Une logique notamment à l’origine du séminaire consacré aux étudiants en journalisme, lancé cette année. Ce module, conduit en partenariat avec une poignée d’écoles de journalisme et de communication, « est un succès », se félicite le général de Courrège d’Ustou. À tel point que l’IHEDN prévoit d’ores et déjà de doubler son effectif pour la porter à 80 stagiaires.

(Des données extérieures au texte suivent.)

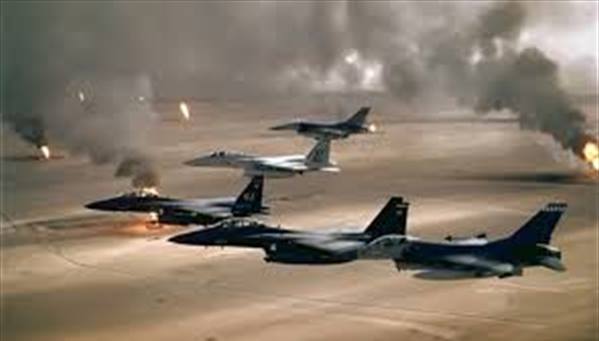 قيادة التحالف تعلن فقدان الاتصال بطائرة مغربية مقاتلة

Mais le général tient à rester prudent, car s’il convient d’ouvrir la formation, il est important de « conserver un bon équilibre » entre les différents profils.
 
De même, si le baccalauréat reste une carte d’accès indispensable, le général a clairement manifester sa « volonté d’ouvrir ces formations à une proportion de jeunes ne disposant pas de ce diplôme », explique le général. Chaque session intègre désormais cinq à sept jeunes issus « par exemple d’écoles de la seconde chance » ou de l’Institut de l’engagement n’ayant pas nécessairement réussi leur baccalauréat. Leur apport est particulièrement sensible lorsque les stagiaires abordent, par exemple, les thématiques de l’intégration et de la cohésion nationale.  Exit le clivage des formations académiques et niveaux sociaux, l’IHEDN permet aux jeunes de tous horizons de se retrouver autour d’une réflexion commune.
 
Plusieurs axes d’amélioration subsistent néanmoins, nuance le général de Courrège d’Ustou. Si l’intégration du secteur privé reste l’une des spécificités de l’Institut depuis sa création en 1948, le secteur public reste « surreprésenté ». Difficile, pour des cadres d’entreprise, de débloquer les journées ou semaines requises pour suivre les formations. Afin d’équilibrer l’auditorat, il est donc proposé d’aller « chercher de nouveaux publics par divers moyens, non seulement la publicité mais aussi le bouche-à-oreille ». Et l’IHEDN de compter tout particulièrement sur les élus nationaux et locaux ainsi que sur le futur service national universel, un outil qui « changera la donne » et au sein duquel « l’IHEDN devra monter en ligne ». Il y a de fait un réel besoin d’encadrer une structure pour l’heure assez floue, et « nos séminaires jeunes peuvent y apporter quelque chose ».